* _Selection_:
Re: [PATCH v5 1/1] fs: Allow no_new_privs tasks to call chroot(2)

From: Mickaël Salaün
Date: Tue Mar 30 2021 - 13:02:29 EST


Hi,

Is there new comments on this patch? Could we move forward?

Regards,
Mickaël


On 16/03/2021 21:36, Mickaël Salaün wrote:
> From: Mickaël Salaün <mic@xxxxxxxxxxxxxxxxxxx>
>
> Being able to easily change root directories enables to ease some
> development workflow and can be used as a tool to strengthen
> unprivileged security sandboxes. chroot(2) is not an access-control
> mechanism per se, but it can be used to limit the absolute view of the
> filesystem, and then limit ways to access data and kernel interfaces
> (e.g. /proc, /sys, /dev, etc.).
>
> Users may not wish to expose namespace complexity to potentially
> malicious processes, or limit their use because of limited resources.
> The chroot feature is much more simple (and limited) than the mount
> namespace, but can still be useful. As for containers, users of
> chroot(2) should take care of file descriptors or data accessible by
> other means (e.g. current working directory, leaked FDs, passed FDs,
> devices, mount points, etc.). There is a lot of literature that discuss
> the limitations of chroot, and users of this feature should be aware of
> the multiple ways to bypass it. Using chroot(2) for security purposes
> can make sense if it is combined with other features (e.g. dedicated
> user, seccomp, LSM access-controls, etc.).
>
> One could argue that chroot(2) is useless without a properly populated
> root hierarchy (i.e. without /dev and /proc). However, there are
> multiple use cases that don't require the chrooting process to create
> file hierarchies with special files nor mount points, e.g.:
> * A process sandboxing itself, once all its libraries are loaded, may
> not need files other than regular files, or even no file at all.
> * Some pre-populated root hierarchies could be used to chroot into,
> provided for instance by development environments or tailored
> distributions.
> * Processes executed in a chroot may not require access to these special
> files (e.g. with minimal runtimes, or by emulating some special files
> with a LD_PRELOADed library or seccomp).

* _Recorded data_:
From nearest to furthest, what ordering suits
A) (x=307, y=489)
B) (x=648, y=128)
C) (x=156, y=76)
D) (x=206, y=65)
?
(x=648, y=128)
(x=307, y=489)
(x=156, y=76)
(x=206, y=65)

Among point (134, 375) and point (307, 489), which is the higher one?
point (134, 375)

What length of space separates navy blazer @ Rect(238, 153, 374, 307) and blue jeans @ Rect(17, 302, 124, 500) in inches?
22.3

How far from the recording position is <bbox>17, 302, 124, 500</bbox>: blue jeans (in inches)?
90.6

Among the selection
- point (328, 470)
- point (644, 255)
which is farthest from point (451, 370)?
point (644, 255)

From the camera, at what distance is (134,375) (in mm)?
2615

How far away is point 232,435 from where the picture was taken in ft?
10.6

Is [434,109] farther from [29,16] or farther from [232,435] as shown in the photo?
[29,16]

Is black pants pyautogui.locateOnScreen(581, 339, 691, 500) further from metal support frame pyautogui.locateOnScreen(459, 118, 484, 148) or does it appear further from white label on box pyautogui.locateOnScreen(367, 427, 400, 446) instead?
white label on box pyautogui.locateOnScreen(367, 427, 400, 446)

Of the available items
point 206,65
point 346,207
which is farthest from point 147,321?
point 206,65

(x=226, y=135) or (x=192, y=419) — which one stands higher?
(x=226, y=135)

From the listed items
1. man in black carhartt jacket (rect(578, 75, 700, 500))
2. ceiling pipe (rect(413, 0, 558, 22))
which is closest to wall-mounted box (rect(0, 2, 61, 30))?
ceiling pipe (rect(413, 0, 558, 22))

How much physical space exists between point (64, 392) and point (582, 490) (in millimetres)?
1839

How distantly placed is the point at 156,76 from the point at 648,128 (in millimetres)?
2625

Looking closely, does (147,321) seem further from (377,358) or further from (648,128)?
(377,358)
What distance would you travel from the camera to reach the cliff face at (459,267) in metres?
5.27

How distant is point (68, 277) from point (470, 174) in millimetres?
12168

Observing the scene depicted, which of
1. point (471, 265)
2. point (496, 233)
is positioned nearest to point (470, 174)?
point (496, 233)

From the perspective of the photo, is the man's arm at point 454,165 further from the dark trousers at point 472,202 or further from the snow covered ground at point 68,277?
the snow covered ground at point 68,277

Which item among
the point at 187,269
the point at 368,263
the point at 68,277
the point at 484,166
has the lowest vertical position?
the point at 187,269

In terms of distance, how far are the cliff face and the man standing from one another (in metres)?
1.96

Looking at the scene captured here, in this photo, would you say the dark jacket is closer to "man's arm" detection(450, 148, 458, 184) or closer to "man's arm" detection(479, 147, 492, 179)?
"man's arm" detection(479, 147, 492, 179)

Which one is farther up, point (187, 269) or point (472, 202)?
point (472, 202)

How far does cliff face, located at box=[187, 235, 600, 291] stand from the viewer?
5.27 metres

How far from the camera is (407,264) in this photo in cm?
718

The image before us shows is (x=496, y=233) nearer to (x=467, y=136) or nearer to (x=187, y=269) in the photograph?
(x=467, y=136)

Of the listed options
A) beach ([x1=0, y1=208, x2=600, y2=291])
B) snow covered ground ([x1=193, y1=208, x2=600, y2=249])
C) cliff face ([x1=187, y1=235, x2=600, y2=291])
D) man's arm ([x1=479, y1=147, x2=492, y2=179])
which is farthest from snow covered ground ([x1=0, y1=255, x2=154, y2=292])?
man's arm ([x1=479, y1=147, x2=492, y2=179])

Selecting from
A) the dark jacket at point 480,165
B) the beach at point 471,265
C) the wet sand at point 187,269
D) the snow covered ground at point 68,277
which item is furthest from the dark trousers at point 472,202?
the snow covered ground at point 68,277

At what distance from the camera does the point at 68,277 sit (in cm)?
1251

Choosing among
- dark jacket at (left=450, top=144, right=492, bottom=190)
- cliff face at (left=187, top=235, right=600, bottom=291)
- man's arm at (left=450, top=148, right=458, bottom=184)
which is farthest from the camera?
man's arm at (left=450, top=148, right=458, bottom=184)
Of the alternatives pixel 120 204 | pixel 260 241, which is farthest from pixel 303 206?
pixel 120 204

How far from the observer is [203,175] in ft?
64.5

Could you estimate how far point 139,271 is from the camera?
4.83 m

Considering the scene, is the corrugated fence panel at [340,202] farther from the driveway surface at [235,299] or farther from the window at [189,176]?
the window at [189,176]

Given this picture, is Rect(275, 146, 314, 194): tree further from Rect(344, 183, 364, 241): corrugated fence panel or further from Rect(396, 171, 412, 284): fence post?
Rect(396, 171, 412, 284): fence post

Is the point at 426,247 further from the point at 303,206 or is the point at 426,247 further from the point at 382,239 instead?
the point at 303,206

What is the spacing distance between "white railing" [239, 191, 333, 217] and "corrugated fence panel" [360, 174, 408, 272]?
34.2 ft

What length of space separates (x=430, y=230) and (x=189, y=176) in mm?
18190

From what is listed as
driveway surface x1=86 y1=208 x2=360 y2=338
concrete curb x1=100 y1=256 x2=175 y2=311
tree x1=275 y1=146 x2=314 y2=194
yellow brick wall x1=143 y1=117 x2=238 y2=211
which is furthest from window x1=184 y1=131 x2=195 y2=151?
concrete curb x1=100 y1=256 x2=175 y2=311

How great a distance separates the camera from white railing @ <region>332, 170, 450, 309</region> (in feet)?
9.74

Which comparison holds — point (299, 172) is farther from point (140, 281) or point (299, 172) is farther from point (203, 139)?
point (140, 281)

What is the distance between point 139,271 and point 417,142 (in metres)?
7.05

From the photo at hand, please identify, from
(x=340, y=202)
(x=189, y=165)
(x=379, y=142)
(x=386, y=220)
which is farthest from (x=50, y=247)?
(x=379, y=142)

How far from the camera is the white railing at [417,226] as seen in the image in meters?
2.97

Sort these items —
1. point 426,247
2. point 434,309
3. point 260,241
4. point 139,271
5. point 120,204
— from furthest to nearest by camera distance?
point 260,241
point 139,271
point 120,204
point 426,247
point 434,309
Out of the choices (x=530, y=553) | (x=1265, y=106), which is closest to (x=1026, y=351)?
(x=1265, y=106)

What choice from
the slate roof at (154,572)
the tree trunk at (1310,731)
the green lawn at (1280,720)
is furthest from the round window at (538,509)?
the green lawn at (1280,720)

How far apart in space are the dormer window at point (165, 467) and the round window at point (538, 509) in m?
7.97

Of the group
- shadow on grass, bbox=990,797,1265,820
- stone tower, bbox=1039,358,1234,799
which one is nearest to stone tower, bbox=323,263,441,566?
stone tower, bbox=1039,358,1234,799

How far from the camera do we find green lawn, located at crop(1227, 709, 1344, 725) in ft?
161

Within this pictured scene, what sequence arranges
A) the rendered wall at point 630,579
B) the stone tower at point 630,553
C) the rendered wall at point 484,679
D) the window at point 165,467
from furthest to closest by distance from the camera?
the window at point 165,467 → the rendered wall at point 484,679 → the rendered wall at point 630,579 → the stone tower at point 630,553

* _Task details_:
Please continue the mailing-list post about letting no_new_privs tasks call chroot(2), picking up right after its final sentence.

* _Reply to the exercise_:
>
> Allowing a task to change its own root directory is not a threat to the
> system if we can prevent confused deputy attacks, which could be
> performed through execution of SUID-like binaries. This can be
> prevented if the calling task sets PR_SET_NO_NEW_PRIVS on itself with
> prctl(2). To only affect this task, its filesystem information must not
> be shared with other tasks, which can be achieved by not passing
> CLONE_FS to clone(2). A similar no_new_privs check is already used by
> seccomp to avoid the same kind of security issues. Furthermore, because
> of its security use and to avoid giving a new way for attackers to get
> out of a chroot (e.g. using /proc/<pid>/root, or chroot/chdir), an
> unprivileged chroot is only allowed if the calling process is not
> already chrooted. This limitation is the same as for creating user
> namespaces.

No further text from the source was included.